Insurance is essentially about assessing, preventing, and mitigating risk with data. Insurers have been using data from telematics in risk mitigation for years in automotive fleet management and have since expanded into automobile and home insurance use. This is a win-win scenario that make customers happy with reduced premiums while limiting the amount of coverage that is necessary. Telematics data is the hidden hero.

The ROI of Drones for Insurance Companies

Drones are emerging in a similar way, but with even more immediate and stronger ROI.
There are many use-cases where drones are already making an impact in core insurance practices including: damage assessment, claims inspection, risk mitigation, underwriting and fraud prevention.

Industry leaders are routinely achieving 3-5X ROI from their drone programs, with claims inspection the vital workflow reaping much of the gains. With drones, images from the field can be evaluated before coverage is determined and turnaround times on claims are reduced drastically.
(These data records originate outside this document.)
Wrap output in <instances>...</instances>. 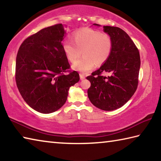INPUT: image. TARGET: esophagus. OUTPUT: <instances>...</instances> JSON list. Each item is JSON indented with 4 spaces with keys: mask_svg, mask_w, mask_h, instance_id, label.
<instances>
[{
    "mask_svg": "<svg viewBox=\"0 0 161 161\" xmlns=\"http://www.w3.org/2000/svg\"><path fill=\"white\" fill-rule=\"evenodd\" d=\"M80 78L81 79V80H83V79L86 78V76L84 74H83V73H80Z\"/></svg>",
    "mask_w": 161,
    "mask_h": 161,
    "instance_id": "34e87169",
    "label": "esophagus"
}]
</instances>
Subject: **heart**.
<instances>
[{
    "label": "heart",
    "mask_w": 161,
    "mask_h": 161,
    "mask_svg": "<svg viewBox=\"0 0 161 161\" xmlns=\"http://www.w3.org/2000/svg\"><path fill=\"white\" fill-rule=\"evenodd\" d=\"M73 41L62 42L65 56L68 60L74 63L82 51L84 56L73 65V69L86 73L93 69L95 64L101 66L108 61L111 55L113 42L108 34L85 28L73 34Z\"/></svg>",
    "instance_id": "heart-1"
}]
</instances>
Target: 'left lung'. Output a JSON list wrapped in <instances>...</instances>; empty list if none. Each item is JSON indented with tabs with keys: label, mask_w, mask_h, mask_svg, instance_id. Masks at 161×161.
<instances>
[{
	"label": "left lung",
	"mask_w": 161,
	"mask_h": 161,
	"mask_svg": "<svg viewBox=\"0 0 161 161\" xmlns=\"http://www.w3.org/2000/svg\"><path fill=\"white\" fill-rule=\"evenodd\" d=\"M103 30L112 39V51L108 61L86 78L91 83L88 96L96 108L112 111L127 103L136 92L141 60L139 49L123 30L104 26ZM103 72L111 75L106 77Z\"/></svg>",
	"instance_id": "left-lung-1"
}]
</instances>
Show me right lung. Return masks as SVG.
<instances>
[{"mask_svg": "<svg viewBox=\"0 0 161 161\" xmlns=\"http://www.w3.org/2000/svg\"><path fill=\"white\" fill-rule=\"evenodd\" d=\"M66 31L62 24L44 28L25 39L16 57L15 80L19 92L30 108L43 114L60 109L69 90L80 80L70 71L62 49Z\"/></svg>", "mask_w": 161, "mask_h": 161, "instance_id": "obj_1", "label": "right lung"}]
</instances>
In the case of catastrophes and disasters, a drone can provide real-time video that captures the extent of damaged areas, long before the location is safe or accessible to vehicles. Insurance companies are also getting into the game of insuring drones and their operators opening whole new lines of business.

The ROI of drones for insurance companies is so large that they’ve been willing to navigate the complex set of software tools often needed to operate. As they add more Part 107 pilots to their operations, the biggest challenge is managing the data, assets and compliance needs that come with teams of 50, 100 and more. The challenge and opportunity of big drone data will increasingly become a focus for more leaders in the space. (Learn more about how Kittyhawk serves insurance companies.)
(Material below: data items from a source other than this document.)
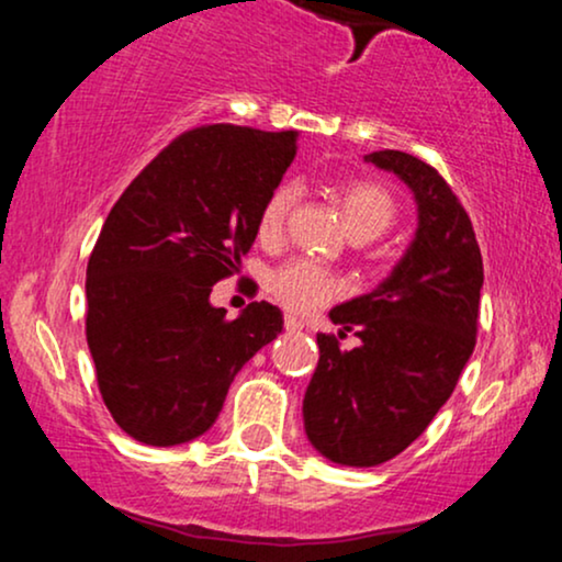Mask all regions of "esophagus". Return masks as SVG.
Wrapping results in <instances>:
<instances>
[{
    "instance_id": "esophagus-1",
    "label": "esophagus",
    "mask_w": 562,
    "mask_h": 562,
    "mask_svg": "<svg viewBox=\"0 0 562 562\" xmlns=\"http://www.w3.org/2000/svg\"><path fill=\"white\" fill-rule=\"evenodd\" d=\"M285 327H288V330H303V327H306V325H303V319H299V317H293V314H288V317H285Z\"/></svg>"
}]
</instances>
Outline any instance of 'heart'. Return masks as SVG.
Wrapping results in <instances>:
<instances>
[{"label":"heart","instance_id":"obj_1","mask_svg":"<svg viewBox=\"0 0 562 562\" xmlns=\"http://www.w3.org/2000/svg\"><path fill=\"white\" fill-rule=\"evenodd\" d=\"M340 211H344L346 229L351 237H375L383 235L396 218V203L391 192L375 182H351L344 184L338 192ZM290 205H293V190L290 187H277L272 195L263 203L259 216V235L263 240L280 237ZM269 288L277 295V301L285 303L293 312H314L335 299L340 290V282L322 269L314 261H290L282 269H277L269 280Z\"/></svg>","mask_w":562,"mask_h":562}]
</instances>
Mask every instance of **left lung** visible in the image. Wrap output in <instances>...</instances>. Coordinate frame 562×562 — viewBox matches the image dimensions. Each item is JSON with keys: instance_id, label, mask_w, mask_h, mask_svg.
I'll return each instance as SVG.
<instances>
[{"instance_id": "obj_1", "label": "left lung", "mask_w": 562, "mask_h": 562, "mask_svg": "<svg viewBox=\"0 0 562 562\" xmlns=\"http://www.w3.org/2000/svg\"><path fill=\"white\" fill-rule=\"evenodd\" d=\"M412 192L417 229L404 256L370 293L330 312L340 348L319 333V362L303 396V430L325 460L375 468L393 460L447 404L475 348L483 285L473 224L451 187L420 158L364 156Z\"/></svg>"}]
</instances>
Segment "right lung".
Wrapping results in <instances>:
<instances>
[{
	"instance_id": "right-lung-1",
	"label": "right lung",
	"mask_w": 562,
	"mask_h": 562,
	"mask_svg": "<svg viewBox=\"0 0 562 562\" xmlns=\"http://www.w3.org/2000/svg\"><path fill=\"white\" fill-rule=\"evenodd\" d=\"M299 132L214 124L173 139L126 187L87 267V344L102 402L147 447L216 423L243 364L282 333V312L211 303L259 235Z\"/></svg>"
}]
</instances>
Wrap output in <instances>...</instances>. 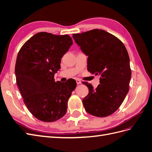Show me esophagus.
I'll list each match as a JSON object with an SVG mask.
<instances>
[{"mask_svg": "<svg viewBox=\"0 0 152 152\" xmlns=\"http://www.w3.org/2000/svg\"><path fill=\"white\" fill-rule=\"evenodd\" d=\"M76 82H77V84H81V81H80V80H79V79H76Z\"/></svg>", "mask_w": 152, "mask_h": 152, "instance_id": "esophagus-1", "label": "esophagus"}]
</instances>
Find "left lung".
Returning <instances> with one entry per match:
<instances>
[{
  "mask_svg": "<svg viewBox=\"0 0 152 152\" xmlns=\"http://www.w3.org/2000/svg\"><path fill=\"white\" fill-rule=\"evenodd\" d=\"M87 58V70L99 75L96 89L84 82L89 94L83 103L86 111L98 117H107L120 107L129 91L131 77L129 57L125 45L115 36L94 29L73 34Z\"/></svg>",
  "mask_w": 152,
  "mask_h": 152,
  "instance_id": "obj_1",
  "label": "left lung"
}]
</instances>
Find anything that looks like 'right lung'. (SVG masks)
I'll return each mask as SVG.
<instances>
[{"instance_id":"add662e5","label":"right lung","mask_w":152,"mask_h":152,"mask_svg":"<svg viewBox=\"0 0 152 152\" xmlns=\"http://www.w3.org/2000/svg\"><path fill=\"white\" fill-rule=\"evenodd\" d=\"M72 44L68 35L39 32L27 40L18 54L17 85L27 108L41 121H56L66 113L76 82H55L54 77L61 68V59Z\"/></svg>"}]
</instances>
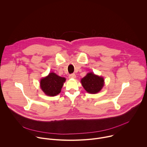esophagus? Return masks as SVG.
I'll return each mask as SVG.
<instances>
[{
	"label": "esophagus",
	"mask_w": 147,
	"mask_h": 147,
	"mask_svg": "<svg viewBox=\"0 0 147 147\" xmlns=\"http://www.w3.org/2000/svg\"><path fill=\"white\" fill-rule=\"evenodd\" d=\"M76 74H74V73L70 74V75H69V78H76Z\"/></svg>",
	"instance_id": "esophagus-1"
}]
</instances>
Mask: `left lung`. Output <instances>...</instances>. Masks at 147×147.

Safer and Smarter Working Conditions for Adjusters

Companies are moving from dangerous, hands-on, time-intensive property inspections, to a quick, safe, and much faster process that allows workers to stay on the ground. Drones are replacing the ladders and handheld cameras adjusters would typically have to use to inspect damage. This is a welcome change as the Department of Labor reports that property adjusters have nearly 4 times the injury rate of construction workers.

Adjusters typically show up with little-to-no information about the property. Most of the initial details come from an internal form known as the First Notice of Loss (FNOL). Due to the nature of insurance, and their customers quickly filing claims after an event, the information is often vague. If their effort is focused around a leak or exterior damage, the adjuster then works backward to determine whether the problem is related to the roof, a window, or some other cause and then determine the cost of repairs.

Part 107 certified insurance adjusters in the field have an additional workflow to fly their drone in a safe and compliant fashion. They first need to check regulations and airspace to make sure they’re flying legally under safe and compliant conditions. Once they launch the drone, the first step is to get a general lay of the land and/or property to better understand what areas need more attention and documentation. Adjusters can then use the drone to get even more detailed photos or data, like measurements, in areas that garner further interest.

For houses, and even commercial properties, adjusters are doing complete inspections, using a single battery charge with drones in about five to fifteen minutes. A task that otherwise would take an hour or more. Adjusters are improving their time-at-site metrics by leaps and bounds. Three houses a day, is now three houses in an hour.

At every level, insurers are transforming their analog business processes with the entirely new data capabilities that drones enable. Ultimately the beneficiary is every one of us that when damage or disaster strikes, can get the financial help they need faster and easier than ever before.